Wednesday, January 21, 2015


For some time now I’ve been doing laps in my apartment most every morning. One such lap consists of walking from my bedroom, through the hall, living room and porch to the outside porch door and back. While it may sound boring to some, to my mind walking inside my apartment beats walking outside because I don’t have to push my portable oxygen alongside me while I walk.

At first I was only doing 10 such laps every morning. Then 10 laps became 15 and, not long thereafter, 15 laps became 20. But after being content with 20 laps a day for a while, I decided to challenge myself even more. As a result, 20 laps became 30 and there I stayed for the last couple of months.
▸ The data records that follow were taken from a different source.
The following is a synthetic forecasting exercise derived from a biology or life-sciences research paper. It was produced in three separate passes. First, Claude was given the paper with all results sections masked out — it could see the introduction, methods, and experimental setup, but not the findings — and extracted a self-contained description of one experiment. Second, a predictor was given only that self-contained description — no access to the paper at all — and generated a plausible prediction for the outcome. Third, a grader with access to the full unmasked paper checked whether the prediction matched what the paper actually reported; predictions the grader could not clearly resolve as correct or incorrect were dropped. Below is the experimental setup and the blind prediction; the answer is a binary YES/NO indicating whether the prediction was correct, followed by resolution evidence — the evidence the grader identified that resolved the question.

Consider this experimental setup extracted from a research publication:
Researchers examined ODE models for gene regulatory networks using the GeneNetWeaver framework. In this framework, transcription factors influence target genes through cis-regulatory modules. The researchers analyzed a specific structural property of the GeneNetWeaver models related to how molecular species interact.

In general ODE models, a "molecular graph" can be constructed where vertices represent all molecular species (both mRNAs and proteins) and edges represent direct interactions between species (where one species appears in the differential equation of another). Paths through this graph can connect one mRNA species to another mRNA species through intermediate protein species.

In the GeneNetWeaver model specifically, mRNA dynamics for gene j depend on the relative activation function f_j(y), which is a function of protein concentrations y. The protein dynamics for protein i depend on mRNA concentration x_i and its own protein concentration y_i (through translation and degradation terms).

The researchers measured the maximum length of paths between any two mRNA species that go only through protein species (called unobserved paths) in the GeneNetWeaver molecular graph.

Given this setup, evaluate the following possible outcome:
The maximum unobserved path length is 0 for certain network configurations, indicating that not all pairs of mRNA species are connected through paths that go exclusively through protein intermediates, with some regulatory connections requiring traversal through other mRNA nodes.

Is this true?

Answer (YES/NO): NO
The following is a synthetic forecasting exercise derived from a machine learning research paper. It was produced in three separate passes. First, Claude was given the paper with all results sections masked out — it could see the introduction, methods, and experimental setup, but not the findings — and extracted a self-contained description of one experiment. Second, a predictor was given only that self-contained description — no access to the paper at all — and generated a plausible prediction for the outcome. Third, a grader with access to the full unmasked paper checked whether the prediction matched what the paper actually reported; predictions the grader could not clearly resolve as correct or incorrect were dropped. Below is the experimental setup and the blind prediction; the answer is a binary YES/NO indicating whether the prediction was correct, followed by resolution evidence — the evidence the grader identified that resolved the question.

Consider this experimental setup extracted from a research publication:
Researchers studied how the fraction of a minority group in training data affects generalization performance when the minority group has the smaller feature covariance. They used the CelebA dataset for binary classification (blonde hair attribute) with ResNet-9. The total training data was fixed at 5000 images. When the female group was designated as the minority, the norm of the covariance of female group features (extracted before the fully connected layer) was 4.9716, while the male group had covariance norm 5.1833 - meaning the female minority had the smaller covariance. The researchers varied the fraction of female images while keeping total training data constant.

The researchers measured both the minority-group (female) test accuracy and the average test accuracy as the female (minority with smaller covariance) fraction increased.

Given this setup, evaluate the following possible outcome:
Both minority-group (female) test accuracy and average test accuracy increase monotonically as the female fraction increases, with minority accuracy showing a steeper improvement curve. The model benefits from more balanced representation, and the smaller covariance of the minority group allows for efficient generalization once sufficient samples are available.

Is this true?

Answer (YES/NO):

Yesterday, however, I got to 30 laps and suddenly decided to try to go further. Then, after doing 35 laps I said to myself, “What the heck, might as well do 40”, and I did. Today I did 40 laps again and then I decided to try and figure out how far I had actually walked.

First I carefully counted how many steps it took me to walk from the bedroom to the outside porch door and back. Then I had someone else measure how far I walked in one step. Using that information I was able to calculate how far I’d walked in one lap and then in 40 laps. Amazingly, I found out that if I had walked only 4 more laps I would have walked a mile! 

So that’s my new goal – 44 laps or one mile a day. Do you have an exercise goal?

Sunday, January 11, 2015


“What if Age Is Nothing But a Mindset?” That’s the title of an article in last week’s New York Times Magazine. The focus of the article is the research of Harvard psychologist Dr. Ellen Langer. Dr. Langer has done numerous studies to demonstrate that by changing our perception of ourselves and what we are doing we can improve our physical health

One such study involved a group of hotel chambermaids who had complained that they didn’t have enough time to exercise. Dr. Langer told only half the group that they didn’t have to worry because their work was serious exercise. One month later that half had lost weight, but the other half had not.

According to Dr. Langer, it’s all about one’s mindset. Half the chambermaids realized that what they were already doing was exercise and their bodies reacted accordingly. Taking that concept one step further, Dr. Langer has taken seniors to a places set up to evoke memories of a time when they were younger and healthier and, one week later, most emerge feeling younger and healthier.

Dr. Langer calls the latter counterclockwise studies and she’s about to embark on a really ambitious one. Her goal is to reduce the size of tumors on women with stage four breast cancers. Her plan is to house the women for a week in a place that will evoke memories from before they were diagnosed with breast cancer. Wouldn't it be wonderful if she’s successful.

Meanwhile, I’m excited about the possibility of using my mind to improve my lung function, maybe even to grow new lungs. Could I actually improve my lung function merely by thinking and acting like it is improved? In addition, if I transported myself to a place evoked memories from before I went on oxygen, would my lungs start to regrow?

My mind is spinning with the possibilities! Obviously I don’t expect to be climbing mountains anytime soon. My goals are pretty simple. If I could walk a little faster, climb stairs a little easier and use less oxygen that would be a great start.